## Passage to read:
Reputation: 443
I am trying to perform the following search on a database of text.
Here is the sample database, df
df <- data.frame(
id = c(1, 2, 3, 4, 5, 6),
name = c("john doe", "carol jones", "jimmy smith",
"jenny ruiz", "joey jones", "tim brown"),
place = c("reno nevada", "poland maine", "warsaw poland",
"trenton new jersey", "brooklyn new york", "atlanta georgia")
)
I have a vector of strings which contains terms I am trying to find.
new_search <- c("poland", "jones")
I pass the vector to str_detect to find ANY of the strings in new_search in ANY of the columns in df and then return rows which match...
df %>%
filter_all(any_vars(str_detect(., paste(new_search, collapse = "|"))))
Question... how can I extract the results of str_detect into a new column?
For each row which is returned... I would like to generate a list of the terms which were successfully matched and put them in a list or character vector (matched_terms)...something like this...
id name place matched_terms
1 2 carol jones poland maine c("jones", "poland")
2 3 jimmy smith warsaw poland c("poland")
3 5 joey jones brooklyn new york c("jones")

## Objectives:
1. From the forum post about matching search terms with str_detect, output the part that opens with the words containing "I pass the vector" and closes with "(matched_terms)...something like this...".
2. Go on with the forum post about matching search terms with str_detect, starting after its last line.

[Data entries]

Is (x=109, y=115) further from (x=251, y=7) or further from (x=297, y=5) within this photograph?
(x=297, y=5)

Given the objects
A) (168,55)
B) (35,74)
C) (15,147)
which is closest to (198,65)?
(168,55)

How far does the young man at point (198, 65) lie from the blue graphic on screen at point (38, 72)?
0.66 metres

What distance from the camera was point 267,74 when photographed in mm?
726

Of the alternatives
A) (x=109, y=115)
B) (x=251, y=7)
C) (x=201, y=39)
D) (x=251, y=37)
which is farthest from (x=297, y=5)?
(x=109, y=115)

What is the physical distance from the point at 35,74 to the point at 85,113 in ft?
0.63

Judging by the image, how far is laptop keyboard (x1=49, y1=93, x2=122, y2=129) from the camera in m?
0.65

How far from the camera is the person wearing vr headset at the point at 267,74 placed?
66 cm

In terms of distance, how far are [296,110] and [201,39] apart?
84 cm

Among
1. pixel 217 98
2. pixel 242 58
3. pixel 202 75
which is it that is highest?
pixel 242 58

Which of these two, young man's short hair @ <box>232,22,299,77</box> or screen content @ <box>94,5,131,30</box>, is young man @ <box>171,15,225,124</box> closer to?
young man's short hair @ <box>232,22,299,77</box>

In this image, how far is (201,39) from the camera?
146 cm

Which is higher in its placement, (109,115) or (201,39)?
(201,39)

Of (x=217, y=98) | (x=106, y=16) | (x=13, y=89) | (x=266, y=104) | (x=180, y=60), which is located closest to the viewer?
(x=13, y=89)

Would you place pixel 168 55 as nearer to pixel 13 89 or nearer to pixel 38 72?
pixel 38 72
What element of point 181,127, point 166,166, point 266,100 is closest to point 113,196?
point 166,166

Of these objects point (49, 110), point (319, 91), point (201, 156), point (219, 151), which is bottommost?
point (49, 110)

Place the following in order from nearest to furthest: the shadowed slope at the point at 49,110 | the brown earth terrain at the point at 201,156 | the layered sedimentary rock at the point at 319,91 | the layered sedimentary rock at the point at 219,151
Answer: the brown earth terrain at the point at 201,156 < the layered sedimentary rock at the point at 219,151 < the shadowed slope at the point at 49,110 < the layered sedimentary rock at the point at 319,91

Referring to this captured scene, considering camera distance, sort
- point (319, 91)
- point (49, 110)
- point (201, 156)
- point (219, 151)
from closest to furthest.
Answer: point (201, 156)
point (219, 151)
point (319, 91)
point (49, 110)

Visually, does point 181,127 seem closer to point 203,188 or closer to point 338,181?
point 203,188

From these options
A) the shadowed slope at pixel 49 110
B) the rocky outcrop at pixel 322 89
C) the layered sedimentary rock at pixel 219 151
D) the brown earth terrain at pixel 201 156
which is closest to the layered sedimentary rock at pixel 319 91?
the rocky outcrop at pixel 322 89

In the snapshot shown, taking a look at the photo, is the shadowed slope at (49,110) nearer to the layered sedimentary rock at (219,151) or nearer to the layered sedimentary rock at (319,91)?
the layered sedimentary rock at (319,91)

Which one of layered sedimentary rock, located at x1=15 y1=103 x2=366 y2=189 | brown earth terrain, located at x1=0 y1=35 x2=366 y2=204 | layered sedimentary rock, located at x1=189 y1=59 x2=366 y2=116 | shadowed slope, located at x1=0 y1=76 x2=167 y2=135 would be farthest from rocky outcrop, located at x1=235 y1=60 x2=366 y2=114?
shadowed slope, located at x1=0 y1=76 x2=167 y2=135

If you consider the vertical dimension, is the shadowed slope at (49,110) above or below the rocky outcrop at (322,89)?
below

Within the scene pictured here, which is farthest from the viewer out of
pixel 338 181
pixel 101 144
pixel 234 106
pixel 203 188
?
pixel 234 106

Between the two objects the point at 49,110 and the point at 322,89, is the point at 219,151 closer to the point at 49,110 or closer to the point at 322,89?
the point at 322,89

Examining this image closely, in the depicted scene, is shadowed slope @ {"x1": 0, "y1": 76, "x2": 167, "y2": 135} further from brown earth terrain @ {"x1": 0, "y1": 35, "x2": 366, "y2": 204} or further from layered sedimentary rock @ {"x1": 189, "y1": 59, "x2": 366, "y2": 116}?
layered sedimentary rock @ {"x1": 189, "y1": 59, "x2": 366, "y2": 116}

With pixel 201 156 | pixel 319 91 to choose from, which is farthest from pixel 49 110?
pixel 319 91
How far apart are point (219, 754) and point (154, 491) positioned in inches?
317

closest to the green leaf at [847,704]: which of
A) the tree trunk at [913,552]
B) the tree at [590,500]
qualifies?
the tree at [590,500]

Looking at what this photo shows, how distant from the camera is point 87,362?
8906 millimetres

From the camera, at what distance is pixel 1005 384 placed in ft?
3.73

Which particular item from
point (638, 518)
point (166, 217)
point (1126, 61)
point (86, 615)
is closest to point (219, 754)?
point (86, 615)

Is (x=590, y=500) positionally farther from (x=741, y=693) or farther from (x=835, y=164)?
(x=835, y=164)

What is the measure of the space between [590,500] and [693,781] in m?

## Task-by-task answers:
1.
I pass the vector to str_detect to find ANY of the strings in new_search in ANY of the columns in df and then return rows which match...
df %>%
filter_all(any_vars(str_detect(., paste(new_search, collapse = "|"))))
Question... how can I extract the results of str_detect into a new column?
For each row which is returned... I would like to generate a list of the terms which were successfully matched and put them in a list or character vector (matched_terms)...something like this...

2.
Upvotes: 1
Views: 1198
Reputation: 6769
This is my naive solution:
new_search <- c("poland", "jones") %>% paste(collapse = "|")
df %>%
mutate(new_var = str_extract_all(paste(name, place), new_search))
Upvotes: 5
Reputation: 388982
You can extract all the patterns in multiple columns using str_extract_all
, combine them into one column with unite
. unite
combines the column into one string hence the empty values are turned into "character(0)"
which we remove using str_remove_all
and keep only those rows that have any matched term.
library(tidyverse)
pat <- str_c(new_search, collapse = "|")
df %>%
mutate(across(-id, ~str_extract_all(., pat), .names = '{col}_new')) %>%
unite(matched_terms, ends_with('new'), sep = ',') %>%
mutate(matched_terms = str_remove_all(matched_terms,
'character\\(0\\),?|,character\\(0\\)')) %>%
filter(matched_terms != '')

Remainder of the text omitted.